[Date Prev][Date Next][Thread Prev][Thread Next][Date Index][Thread Index]

20030729: McIDAS: Cyclone Issues (Again!)



>From: Michael Keables <address@hidden>
>Organization: DU
>Keywords: 200307291613.h6TGDeLd024449 McIDAS-XCD LDM

Hi, Mike,

>I'm having problems again with cyclone...no data updates since June 18 (been
>away from the office for a couple of months.) I suspect it is once again a
>disk storage issue, but I've looked at the disk utilization and can't find
>the problem file(s)/directories. Would you mind taking a look at the setup
>again when you get a chance?

Sure.

>Sorry for the repeated calls for assistance,
>but I don't have any Unix support here at DU that I can call on for issues
>such as this.

I jumped onto cyclone this morning and found that the problem was that the
LDM was not running.

I logged in as 'ldm' and did the following:

- check the integrity of the LDM queue

% pqcat -s > /dev/null

  The output from this tells us if the LDM product queue is in an inconsistent
  state.  It wasn't.

- start the LDM with

% ldmadmin start

  this failed since the previous LDM instance was not shut down cleanly.
  I cleaned this up with:

% ldmadmin stop
% ldmadmin clean

  and then I started the LDM:

% ldmadmin start

The LDM started up with no errors and is busily ingesting data.  New McIDAS
datafiles are being decoded, so things appear to be working.

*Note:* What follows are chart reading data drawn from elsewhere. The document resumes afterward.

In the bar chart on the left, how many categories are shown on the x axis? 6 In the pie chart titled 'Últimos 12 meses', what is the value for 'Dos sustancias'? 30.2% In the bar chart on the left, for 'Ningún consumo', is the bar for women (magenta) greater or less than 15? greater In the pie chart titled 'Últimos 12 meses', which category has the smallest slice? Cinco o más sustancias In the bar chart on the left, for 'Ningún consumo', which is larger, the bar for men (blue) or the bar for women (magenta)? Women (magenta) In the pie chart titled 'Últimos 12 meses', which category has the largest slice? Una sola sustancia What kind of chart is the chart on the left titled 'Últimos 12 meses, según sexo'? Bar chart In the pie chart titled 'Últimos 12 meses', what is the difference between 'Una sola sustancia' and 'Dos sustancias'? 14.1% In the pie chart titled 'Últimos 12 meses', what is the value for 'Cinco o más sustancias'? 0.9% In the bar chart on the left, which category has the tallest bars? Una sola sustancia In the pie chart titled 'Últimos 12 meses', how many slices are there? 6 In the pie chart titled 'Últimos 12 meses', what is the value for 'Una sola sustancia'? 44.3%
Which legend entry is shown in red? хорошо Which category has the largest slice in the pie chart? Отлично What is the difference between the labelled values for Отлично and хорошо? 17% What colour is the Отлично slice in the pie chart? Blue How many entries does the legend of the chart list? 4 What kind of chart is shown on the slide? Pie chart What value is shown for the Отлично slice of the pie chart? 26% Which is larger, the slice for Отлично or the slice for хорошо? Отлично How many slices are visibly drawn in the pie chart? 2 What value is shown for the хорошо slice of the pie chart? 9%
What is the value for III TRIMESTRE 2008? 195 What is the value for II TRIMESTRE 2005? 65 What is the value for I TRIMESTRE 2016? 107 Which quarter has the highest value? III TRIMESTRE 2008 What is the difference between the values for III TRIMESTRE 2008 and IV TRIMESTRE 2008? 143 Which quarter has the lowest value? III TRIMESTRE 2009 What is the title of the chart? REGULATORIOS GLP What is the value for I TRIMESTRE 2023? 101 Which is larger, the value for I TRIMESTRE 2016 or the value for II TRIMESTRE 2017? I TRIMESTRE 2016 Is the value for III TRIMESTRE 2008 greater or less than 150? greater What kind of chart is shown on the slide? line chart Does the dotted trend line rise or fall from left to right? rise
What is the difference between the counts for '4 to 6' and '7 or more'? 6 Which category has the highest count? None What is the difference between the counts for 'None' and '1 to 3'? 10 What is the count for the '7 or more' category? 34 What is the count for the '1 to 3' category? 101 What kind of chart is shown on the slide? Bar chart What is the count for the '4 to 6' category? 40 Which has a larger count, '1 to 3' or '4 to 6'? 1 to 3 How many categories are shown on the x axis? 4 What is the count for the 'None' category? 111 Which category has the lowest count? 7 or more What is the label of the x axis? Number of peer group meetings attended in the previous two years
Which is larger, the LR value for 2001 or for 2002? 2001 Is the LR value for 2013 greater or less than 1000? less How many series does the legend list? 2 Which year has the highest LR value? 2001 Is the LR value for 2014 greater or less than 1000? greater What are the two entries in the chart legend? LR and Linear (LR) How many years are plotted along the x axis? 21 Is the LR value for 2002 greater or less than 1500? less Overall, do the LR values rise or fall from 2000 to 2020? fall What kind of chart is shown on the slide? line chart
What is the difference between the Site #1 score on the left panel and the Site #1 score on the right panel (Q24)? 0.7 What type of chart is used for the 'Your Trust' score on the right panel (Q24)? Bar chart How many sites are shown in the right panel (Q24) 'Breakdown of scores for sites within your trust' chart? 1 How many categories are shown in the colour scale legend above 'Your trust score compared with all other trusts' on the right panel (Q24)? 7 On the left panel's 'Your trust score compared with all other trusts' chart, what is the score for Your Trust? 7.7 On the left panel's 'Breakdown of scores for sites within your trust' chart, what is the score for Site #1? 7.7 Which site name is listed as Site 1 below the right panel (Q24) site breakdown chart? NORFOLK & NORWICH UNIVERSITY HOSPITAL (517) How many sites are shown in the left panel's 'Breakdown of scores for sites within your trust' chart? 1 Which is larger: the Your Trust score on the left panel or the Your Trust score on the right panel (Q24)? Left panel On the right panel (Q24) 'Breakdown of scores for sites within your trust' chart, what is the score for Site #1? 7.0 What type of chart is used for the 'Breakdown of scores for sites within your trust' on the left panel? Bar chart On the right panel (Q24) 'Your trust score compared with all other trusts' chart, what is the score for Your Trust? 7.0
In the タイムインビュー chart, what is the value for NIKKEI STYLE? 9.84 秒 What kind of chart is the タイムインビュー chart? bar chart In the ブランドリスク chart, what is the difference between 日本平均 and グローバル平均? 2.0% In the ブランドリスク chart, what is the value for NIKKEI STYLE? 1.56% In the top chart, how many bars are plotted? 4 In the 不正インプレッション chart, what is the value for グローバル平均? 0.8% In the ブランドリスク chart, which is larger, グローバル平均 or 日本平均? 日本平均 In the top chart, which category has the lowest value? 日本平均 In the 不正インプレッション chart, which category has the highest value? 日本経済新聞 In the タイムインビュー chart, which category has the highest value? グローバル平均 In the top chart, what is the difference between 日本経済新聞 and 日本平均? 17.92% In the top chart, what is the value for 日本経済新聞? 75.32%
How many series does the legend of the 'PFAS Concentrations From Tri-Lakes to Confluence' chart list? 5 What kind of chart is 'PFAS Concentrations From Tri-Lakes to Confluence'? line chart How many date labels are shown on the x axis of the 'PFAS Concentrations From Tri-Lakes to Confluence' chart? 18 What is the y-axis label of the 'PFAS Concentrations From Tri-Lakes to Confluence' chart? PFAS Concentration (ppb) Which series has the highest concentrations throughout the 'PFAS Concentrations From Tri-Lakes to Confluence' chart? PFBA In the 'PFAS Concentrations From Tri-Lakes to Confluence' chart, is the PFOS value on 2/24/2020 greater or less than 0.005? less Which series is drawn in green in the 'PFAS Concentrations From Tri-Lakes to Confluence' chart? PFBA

Also, I tried to take the opportunity to upgrade cyclone to the latest
LDM release, LDM-6.0.14, and I got most of the way through the
installation.  What I couldn't finish is the final step in the setup,
the step that needs to be done as 'root' (I used to have 'root's
password, but it has evidently been changed).  So, can you do the
following:

<login as 'ldm'>
cd ldm-6.0.14/src
su
  <pass>
/usr/ccs/bin/make install_setuids
exit

cd ~ldm
ldmadmin stop
rm runtime && ln -s ldm-6.0.14 runtime
ldmadmin start

That will get you up to the current release of the LDM.

>P.S. Can you give me a quick tutorial (or point me to one) on how to find
>the offending files/directories that fill up disk space? This seems to be an
>on-going issue with cyclone.

In looking through the log file for the previous LDM invocation,
~ldm/logs/ldmd.log.1, I see that your system _did_ run out of space:

May 15 00:07:06 cyclone.natnet.du.edu pqbinstats[9148]: fflush: No space left 
on device
May 15 00:07:29 cyclone.natnet.du.edu last message repeated 98 times

Since your 'ldm' crontab file is correctly setup to scour data, I am a
little at a loss to point a finger at one thing that may be a problem.
Given the volume of model data in NOAAPORT and the HDS stream, it could
be the case that you simply don't have enough disk space to decode all
of the model data.  _IF_ this is the problem, it will only get worse as
the NWS sends more and more model data through NOAAPORT.  Again _if_
this is the problem, then you will need to decide what model output
data you want decode, and what you can live without.  Before going
there, however, let's let the LDM run for a day and see if you run out
of space again.  If you run out of space in /data, then do the
following as 'ldm':

cd ~ldm/data
du -k .

This will show us where all of the disk space is going.

One other idea... your current LDM queue is 1 GB.  Since you are an IDD
leaf node and given what data you are ingesting,, your queue size could
be pared down to something like 500 MB.  This would give you an extra
500 MB of disk into which you can decode data which might be enough
right at the moment.  Here are the steps to take if you want to try
decreasing your LDM queue size:

<done as 'ldm'>

ldmadmin stop
ldmadmin delqueue

<edit ~ldm/bin/ldmadmin and change:

$pq_size = 1000000000;

to:

$pq_size = 500000000;

ldmadmin mkqueue -f
ldmadmin start

You would do all of this _after_ finishing the LDM-6.0.14 installation
I outline above and after changing the runtime link to point at
ldm-6.0.14.


One other thing you could do is buy more disk.  Even though your LDM
machine is not a PC (where disk prices are _really_ low), you can
probably add a new disk to your system for not too much money.

>Thanks. again.

No worries.

Tom